Exercise
Transcribe all the entries word for word, omitting any pictures they contain.

━━ Data entries ━━

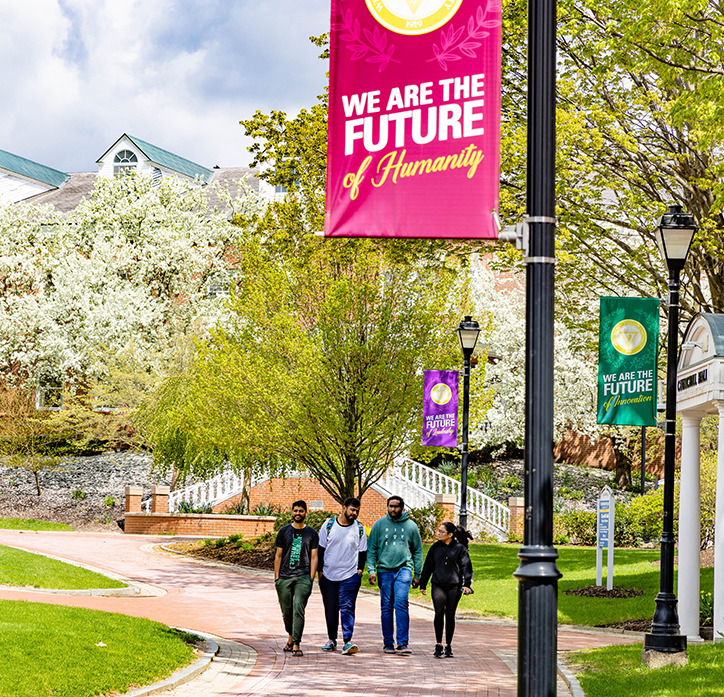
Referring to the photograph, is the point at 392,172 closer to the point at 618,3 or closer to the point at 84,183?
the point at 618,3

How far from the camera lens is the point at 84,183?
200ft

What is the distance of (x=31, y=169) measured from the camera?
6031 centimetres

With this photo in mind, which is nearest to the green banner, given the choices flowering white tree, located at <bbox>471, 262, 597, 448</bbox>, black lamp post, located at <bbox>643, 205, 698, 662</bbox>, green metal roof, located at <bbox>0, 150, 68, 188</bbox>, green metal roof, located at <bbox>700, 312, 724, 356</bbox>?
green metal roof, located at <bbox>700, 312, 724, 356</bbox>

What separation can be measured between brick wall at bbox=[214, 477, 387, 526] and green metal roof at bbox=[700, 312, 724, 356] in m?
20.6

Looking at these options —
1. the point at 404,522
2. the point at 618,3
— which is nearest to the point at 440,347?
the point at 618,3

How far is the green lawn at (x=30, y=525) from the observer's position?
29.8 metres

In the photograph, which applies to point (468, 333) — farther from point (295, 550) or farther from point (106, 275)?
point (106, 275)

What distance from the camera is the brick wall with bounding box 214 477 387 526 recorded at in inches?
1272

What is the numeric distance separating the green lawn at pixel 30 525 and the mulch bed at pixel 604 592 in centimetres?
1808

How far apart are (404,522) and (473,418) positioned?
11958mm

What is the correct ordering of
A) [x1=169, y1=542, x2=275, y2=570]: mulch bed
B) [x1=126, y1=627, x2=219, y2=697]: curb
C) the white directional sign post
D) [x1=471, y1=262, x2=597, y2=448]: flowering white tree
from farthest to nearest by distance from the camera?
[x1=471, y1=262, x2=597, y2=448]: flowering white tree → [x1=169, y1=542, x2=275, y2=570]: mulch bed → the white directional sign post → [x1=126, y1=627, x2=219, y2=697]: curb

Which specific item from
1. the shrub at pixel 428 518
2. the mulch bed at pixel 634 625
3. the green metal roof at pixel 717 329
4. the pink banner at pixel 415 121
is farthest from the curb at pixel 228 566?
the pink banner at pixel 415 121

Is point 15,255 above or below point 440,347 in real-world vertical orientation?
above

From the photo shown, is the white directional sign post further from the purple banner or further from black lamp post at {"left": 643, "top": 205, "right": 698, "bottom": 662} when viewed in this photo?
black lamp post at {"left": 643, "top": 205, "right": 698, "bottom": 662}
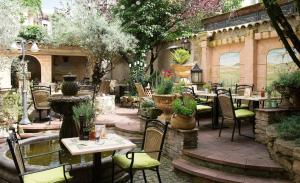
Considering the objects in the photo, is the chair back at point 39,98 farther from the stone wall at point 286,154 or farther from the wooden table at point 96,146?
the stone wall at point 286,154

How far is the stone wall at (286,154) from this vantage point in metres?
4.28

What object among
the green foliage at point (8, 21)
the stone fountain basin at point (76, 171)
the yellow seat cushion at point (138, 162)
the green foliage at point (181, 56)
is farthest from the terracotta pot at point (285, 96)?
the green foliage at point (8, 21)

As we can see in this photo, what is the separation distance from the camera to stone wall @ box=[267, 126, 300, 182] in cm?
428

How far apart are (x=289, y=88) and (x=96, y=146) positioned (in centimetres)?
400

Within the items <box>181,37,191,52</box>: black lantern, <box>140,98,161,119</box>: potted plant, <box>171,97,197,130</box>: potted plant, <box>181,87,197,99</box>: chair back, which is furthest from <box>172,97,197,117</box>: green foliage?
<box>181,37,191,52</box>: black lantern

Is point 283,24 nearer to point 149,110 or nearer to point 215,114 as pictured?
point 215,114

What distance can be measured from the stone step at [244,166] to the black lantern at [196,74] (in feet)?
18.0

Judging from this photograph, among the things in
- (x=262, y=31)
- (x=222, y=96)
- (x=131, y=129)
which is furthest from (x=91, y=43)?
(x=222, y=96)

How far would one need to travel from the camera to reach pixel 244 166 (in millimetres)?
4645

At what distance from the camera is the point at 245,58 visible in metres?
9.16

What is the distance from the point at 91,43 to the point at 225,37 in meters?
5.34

━━━

Output
Referring to the photograph, is the point at 392,172 closer to the point at 618,3 or closer to the point at 84,183?
the point at 618,3

How far from the camera lens is the point at 84,183?
200ft

What is the distance of (x=31, y=169) measured from the camera?
6031 centimetres

With this photo in mind, which is nearest to the green banner, given the choices flowering white tree, located at <bbox>471, 262, 597, 448</bbox>, black lamp post, located at <bbox>643, 205, 698, 662</bbox>, green metal roof, located at <bbox>0, 150, 68, 188</bbox>, green metal roof, located at <bbox>700, 312, 724, 356</bbox>?
green metal roof, located at <bbox>700, 312, 724, 356</bbox>

What separation can be measured between brick wall at bbox=[214, 477, 387, 526] and green metal roof at bbox=[700, 312, 724, 356] in m?
20.6

Looking at these options —
1. the point at 404,522
2. the point at 618,3
— which is nearest to the point at 440,347?
the point at 618,3

How far is the green lawn at (x=30, y=525) from the observer's position?
29.8 metres

In the photograph, which applies to point (468, 333) — farther from point (295, 550) or farther from point (106, 275)?
point (106, 275)

What distance from the camera is the brick wall with bounding box 214 477 387 526 recorded at in inches?
1272

What is the numeric distance separating the green lawn at pixel 30 525 and the mulch bed at pixel 604 592 in centimetres?
1808

How far apart are (404,522) and (473,418) positioned?
11958mm

What is the correct ordering of
A) [x1=169, y1=542, x2=275, y2=570]: mulch bed
B) [x1=126, y1=627, x2=219, y2=697]: curb
C) the white directional sign post
D) [x1=471, y1=262, x2=597, y2=448]: flowering white tree
from farthest to nearest by distance from the camera?
[x1=471, y1=262, x2=597, y2=448]: flowering white tree → [x1=169, y1=542, x2=275, y2=570]: mulch bed → the white directional sign post → [x1=126, y1=627, x2=219, y2=697]: curb

Which specific item from
1. the shrub at pixel 428 518
2. the mulch bed at pixel 634 625
3. the green metal roof at pixel 717 329
4. the pink banner at pixel 415 121
is farthest from the curb at pixel 228 566?
the pink banner at pixel 415 121

Is point 15,255 above or below point 440,347 in real-world vertical orientation?
above

From the photo shown, is the white directional sign post further from the purple banner or further from black lamp post at {"left": 643, "top": 205, "right": 698, "bottom": 662} when viewed in this photo?
black lamp post at {"left": 643, "top": 205, "right": 698, "bottom": 662}
Considering the objects in the photo, is the chair back at point 39,98 farther from the stone wall at point 286,154 or farther from the wooden table at point 96,146?
the stone wall at point 286,154

How far is the stone wall at (286,154) from this vantage point in metres?
4.28

What object among
the green foliage at point (8, 21)
the stone fountain basin at point (76, 171)
the yellow seat cushion at point (138, 162)
the green foliage at point (181, 56)
is farthest from the terracotta pot at point (285, 96)?
the green foliage at point (8, 21)

As we can see in this photo, what is the separation distance from the camera to stone wall @ box=[267, 126, 300, 182] in cm?
428

How far apart are (x=289, y=88) and (x=96, y=146) positioned (in centimetres)?
400

Within the items <box>181,37,191,52</box>: black lantern, <box>140,98,161,119</box>: potted plant, <box>171,97,197,130</box>: potted plant, <box>181,87,197,99</box>: chair back, which is furthest from <box>172,97,197,117</box>: green foliage?
<box>181,37,191,52</box>: black lantern

Is point 283,24 nearer to point 149,110 or nearer to point 215,114 as pictured?
point 215,114

What distance can be measured from the stone step at [244,166] to the black lantern at [196,74] (in feet)?
18.0

Judging from this photograph, among the things in
- (x=262, y=31)
- (x=222, y=96)
- (x=131, y=129)
which is furthest from (x=91, y=43)?
(x=222, y=96)

How far would one need to travel from the camera to reach pixel 244 166 (in millimetres)?
4645

At what distance from the camera is the point at 245,58 visible in metres?
9.16

What is the distance from the point at 91,43 to the point at 225,37 in meters?
5.34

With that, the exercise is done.